Task prompt =>
Copy out every line of the records below word for word, leaving the pictures out of your answer.

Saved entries
────────────────────

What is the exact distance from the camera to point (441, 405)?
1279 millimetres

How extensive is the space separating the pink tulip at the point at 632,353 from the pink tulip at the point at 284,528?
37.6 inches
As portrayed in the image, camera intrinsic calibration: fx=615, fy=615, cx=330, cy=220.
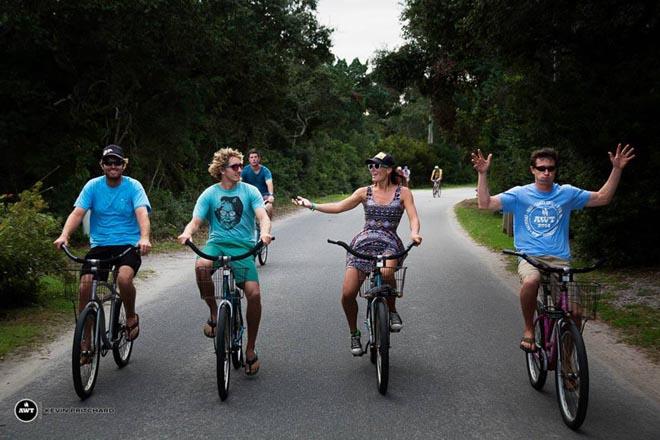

────────────────────

Exercise answer =>
What is the exact distance from the camera to point (441, 405)?
1279 millimetres

How extensive is the space separating the pink tulip at the point at 632,353 from the pink tulip at the point at 284,528?
37.6 inches
As portrayed in the image, camera intrinsic calibration: fx=615, fy=615, cx=330, cy=220.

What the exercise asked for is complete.